- Born: January 2, 1927 Hyōgo-ku, Kobe
- Died: November 13, 2003 (aged 76)

Academic background
- Influences: Karl Marx, John Maynard Keynes, Piero Sraffa

Academic work
- Discipline: Political economy
- School or tradition: Marxian economics
- Notable ideas: Okishio's Theorem

= Nobuo Okishio =

Japanese Marxian economist (1927–2003)

Nobuo Okishio (置塩 信雄) was a Japanese Marxian economist and emeritus professor of Kobe University. In 1979, he was elected President of the Japan Association of Economics and Econometrics, which is now called Japanese Economic Association.

Okishio studied mathematical economics under Kazuo Mizutani. In 1950 he graduated from Kobe University and later taught there. He soon began to doubt the premises and results of modern economics, and decided to search for alternatives by studying Marxian economics.

Okishio worked to clarify the logic of Karl Marx’s economic system, offering formal and mathematical proofs for many Marxian theorems. For example, in 1955, he gave the world's first proof of the “Marxian fundamental theorem”, as it was later named by Michio Morishima, which is the theory that the exploitation of surplus labor is the necessary condition for the existence of positive profit. Concerning Marx’s Falling Rate of Profit, Okishio considered that his famous theorem would not deny it.

Okishio wrote many papers covering various important fields in modern and Marxian economics, for example value and price, accumulation theory, critical analysis of Keynesian economics, trade cycle theory and on the long run tendency of capitalistic economy. They were published in over twenty books and two hundred papers, almost all in Japanese. About thirty of his published papers have been translated in English, and much of these materials are collected in the book (Nobuo Okishio, Michael Kruger and Peter Flaschel, 1993).

#### [Stated exercise]
According to the biography, in what year did Okishio graduate from Kobe University? The records that come next are separate material, unconnected to the biography above.

(Scene question records)
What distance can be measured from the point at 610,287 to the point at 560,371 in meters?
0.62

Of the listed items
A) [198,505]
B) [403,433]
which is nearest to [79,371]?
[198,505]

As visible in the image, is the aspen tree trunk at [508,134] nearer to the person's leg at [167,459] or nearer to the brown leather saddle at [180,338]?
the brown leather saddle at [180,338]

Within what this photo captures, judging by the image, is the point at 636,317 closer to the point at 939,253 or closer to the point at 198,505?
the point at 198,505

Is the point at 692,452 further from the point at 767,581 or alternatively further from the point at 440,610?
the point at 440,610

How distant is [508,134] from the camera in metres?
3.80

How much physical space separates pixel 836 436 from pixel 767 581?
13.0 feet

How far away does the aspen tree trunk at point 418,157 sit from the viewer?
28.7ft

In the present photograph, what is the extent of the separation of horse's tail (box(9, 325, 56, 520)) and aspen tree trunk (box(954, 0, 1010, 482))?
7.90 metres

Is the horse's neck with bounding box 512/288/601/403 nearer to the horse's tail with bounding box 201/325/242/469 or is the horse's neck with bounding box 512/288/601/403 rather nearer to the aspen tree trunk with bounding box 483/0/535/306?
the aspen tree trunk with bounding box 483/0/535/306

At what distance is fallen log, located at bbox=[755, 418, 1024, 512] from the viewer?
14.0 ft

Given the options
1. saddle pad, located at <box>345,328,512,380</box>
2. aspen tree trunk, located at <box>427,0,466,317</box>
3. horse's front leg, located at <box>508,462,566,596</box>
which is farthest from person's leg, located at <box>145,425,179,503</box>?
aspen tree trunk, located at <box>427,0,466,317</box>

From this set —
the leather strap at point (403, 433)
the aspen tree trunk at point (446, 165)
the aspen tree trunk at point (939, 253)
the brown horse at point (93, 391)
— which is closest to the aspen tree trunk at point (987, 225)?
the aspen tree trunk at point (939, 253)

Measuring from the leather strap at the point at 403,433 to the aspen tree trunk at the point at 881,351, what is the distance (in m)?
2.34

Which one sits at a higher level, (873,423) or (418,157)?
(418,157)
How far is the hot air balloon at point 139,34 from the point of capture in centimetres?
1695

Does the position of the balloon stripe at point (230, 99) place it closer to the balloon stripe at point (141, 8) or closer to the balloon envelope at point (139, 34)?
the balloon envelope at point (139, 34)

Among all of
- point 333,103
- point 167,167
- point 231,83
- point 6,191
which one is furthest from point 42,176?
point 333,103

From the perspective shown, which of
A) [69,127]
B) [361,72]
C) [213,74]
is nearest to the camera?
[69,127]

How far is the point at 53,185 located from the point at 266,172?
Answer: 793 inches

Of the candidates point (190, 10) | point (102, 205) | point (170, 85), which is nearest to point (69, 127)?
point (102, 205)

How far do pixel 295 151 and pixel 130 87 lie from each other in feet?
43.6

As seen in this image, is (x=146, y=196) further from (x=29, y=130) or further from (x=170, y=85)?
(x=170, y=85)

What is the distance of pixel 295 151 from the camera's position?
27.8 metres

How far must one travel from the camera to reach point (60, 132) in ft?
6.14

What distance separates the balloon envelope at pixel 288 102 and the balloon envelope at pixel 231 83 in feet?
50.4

#### [Worked solution]
1950